「飛ぶのは恥だ」とジェット燃料税の脅威

当分析はCAPAが2019年10月8日に発表した  

 

Flight Shame’ and the Jet Fuel Tax Threat

をJAMRが全文翻訳したものです。

 

                                     2019年11月5日

 

「飛ぶのは恥だ」とジェット燃料税の脅威

 

08-Oct-2019 

 

「気候変動によって発生するコストを賄う唯一の方法は、課税である。」スウエーデンの財務大臣マグダレーナ・アンダーソンの、2019年6月20日オランダが主催した炭素排出量の価格と航空税に関する会議でのコメントは、欧州の政治家や候補者の間に広がる見方を代弁して居る。会議はジェット燃料税を提案して居る。

 

スウエーデン語のflygskam、英語で「flight shame(飛ぶのは恥だ)」は、スカンジナビアから他の欧州各国に広がった、飛行に反対する運動を支える言葉である。これは、とりわけ先進国で、どんどん拡大する、飛行することは、気候変動に与える影響から、罪悪と恥辱の源泉だと言う感情を反映して居る。

 

スウエーデンは、2018年、一旅行毎の航空税を導入したが、アンダーソン女史はジェット燃料税を導入したいと考えて居る。一方で、2018年の税と航空が気候変動に悪影響を与えると言う社会に広がる感情はスウエーデンにおける航空旅行への需要を圧迫して居る。

 

世界の人口から言えば、ほんの小さな割合しか飛行機を使わないのだが、飛ぶ人にとっては、一人一人が、とても大きな割合で二酸化炭素排出量の責任を問われるとも言える。

 

「飛ぶのは恥だ」の結果、少数だが、増加する数の人々が、自主的な航空旅行を減らしたり、一切辞めたりする事態さえ起こって居る。世界の航空業界は、スウエーデンの動向を注意深く見守るべきである。 

Summary概要 

      航空業界は個々人のCO2排出量では高い比率を占める可能性がある。
一回の長距離便が人一人の年間排出量予算を上回る可能性がある。 

      個々人は今や、二酸化炭素排出量を低減させるために、ライフスタイルを大きく変化させ始めて居る。スウェーデンの反飛行キャンペーン「飛行無し」は拡大しつつある。

 

      スウェーデンの旅客需要は下落しつつある。大衆の感情の変化はスウェーデンで航空に課税する事を支持する様になって居る。ジェット燃料税は次の選択肢かも知れない。

 

航空業界は、個々人のCO2排出量では高い比率を占める可能性がある

 

航空業界が占める世界の二酸化炭素排出量は(2%から5%の間)、ほんの僅かなものだ。

 

然し、世界の人口のほんの少数しか飛行機は使わないので、個人の段階では、航空業界は不釣り合いに大きな二酸化炭素排出量を占めるとも言える。

 

その他の分野は、遥かに高い水準の排出量を生み出して居る:例えば、動物農業が約15%を生み出し、食料の生産では地球上の炭素排出量の25%近くを占めて居るのだが、人口の100%がこの分野に支えられて居る。

*実施タスク*
a – 記事中の「世界の航空業界は、スウエーデンの動向を注意深く見守るべきである。」という一文を英語に翻訳してください。
b – 記事の「世界の人口から言えば、ほんの」から「飛行無し」は拡大しつつある。」までの部分を、一字一句変えずに返してください。
c – 記事によると、スウェーデンが一旅行毎の航空税を導入したのは何年ですか。
以下のリストはこの作業では一切使用しません。

*提供データ*

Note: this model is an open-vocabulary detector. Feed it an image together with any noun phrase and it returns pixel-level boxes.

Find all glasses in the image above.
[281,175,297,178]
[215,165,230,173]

*回答一覧*
a – The global aviation industry should closely watch developments in Sweden.

b –
世界の人口から言えば、ほんの小さな割合しか飛行機を使わないのだが、飛ぶ人にとっては、一人一人が、とても大きな割合で二酸化炭素排出量の責任を問われるとも言える。

 

「飛ぶのは恥だ」の結果、少数だが、増加する数の人々が、自主的な航空旅行を減らしたり、一切辞めたりする事態さえ起こって居る。世界の航空業界は、スウエーデンの動向を注意深く見守るべきである。 

Summary概要 

      航空業界は個々人のCO2排出量では高い比率を占める可能性がある。
一回の長距離便が人一人の年間排出量予算を上回る可能性がある。 

      個々人は今や、二酸化炭素排出量を低減させるために、ライフスタイルを大きく変化させ始めて居る。スウェーデンの反飛行キャンペーン「飛行無し」は拡大しつつある。

c – 2018年です。